* SHORT EXERCISE: Please carry on the forum thread about the high idle on a 1990 240 from its last line, leaving the data that follows aside.

** start of TEXT SECTION **

# 1990 240 w/ high idle



## lostmenoggin (Sep 10, 2005)

1990 with a swapped ka24e motor and a 5 speed conversion. Anyways, my problem is when it is in neutral it wants to idle at around 1900-2000 rpms. How can I remedy this? Thanks for any help.


----------



## zellx2004 (Sep 30, 2004)

lostmenoggin said:


> 1990 with a swapped ka24e motor and a 5 speed conversion. Anyways, my problem is when it is in neutral it wants to idle at around 1900-2000 rpms. How can I remedy this? Thanks for any help.


5-speed conversion? Maybe Throttle sensor? has it always done this, or recently started. Or perhaps it's the idle air control valve.


----------



## rogoman (Dec 16, 2004)

Check the throttle plate to see if it's sticking; also check the throttle cable for binding.


----------



## lostmenoggin (Sep 10, 2005)

zellx2004 said:


> 5-speed conversion? Maybe Throttle sensor? has it always done this, or recently started. Or perhaps it's the idle air control valve.

** end of TEXT SECTION **
** start of INFORMATION SUPPLIED **

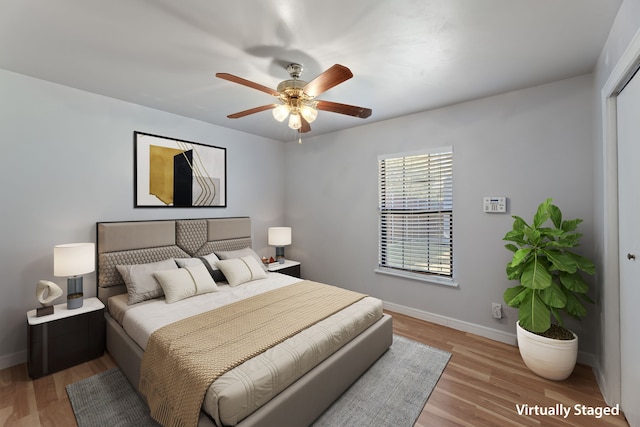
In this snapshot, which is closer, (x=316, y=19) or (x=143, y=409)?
(x=316, y=19)

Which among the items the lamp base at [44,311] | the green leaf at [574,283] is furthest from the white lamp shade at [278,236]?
the green leaf at [574,283]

** end of INFORMATION SUPPLIED **

* RESULT OF THE TASK:
I honestly can't say. Bought the car and had to swap a motor and trans into it. I checked the AAC valve on the back of the upper intake and when I unplugged a connector the idle dropped back down to about 800. Sooooooo, I swapped the whole thing that attaches to the back of the intake from the motor that I took out of the car onto the motor that I swapped into it, and still have the same problem... Do I need to buy a new one, or what?  Thanks again.


----------



## lostmenoggin (Sep 10, 2005)

AUXILIARY AIR CONTROL (AAC) VALVE (SOLENOID TYPE)
The ECU processes signals received from sensors to determine
the optimum idle speed under varying engine conditions. The ECU senses
engine condition and determines the best idle speed with regards to
coolant temperature and transmission/transaxle gear position. ECU will
then send an electrical on-off signal corresponding to the difference
between actual and optimum idle speed. The AAC solenoid then regulates
the amount of by-passing air by varying the electrical signal’s on
time.

Read this at http://www.240edge.com/manuals/89-90_240sx/e_theory.pdf

When I did my 5 speed swap, I didn't get the trans harness. Maybe that has something to do with my high idle if the AAC is controlled in part by the transmission's gear position? Like it's not getting a signal it needs and is causing it to malfunction... I'm going to get the trans harness and I'm also going to try swapping in the manual ECU.. maybe this will fix it... If anyone has any other advice please post. Thanks.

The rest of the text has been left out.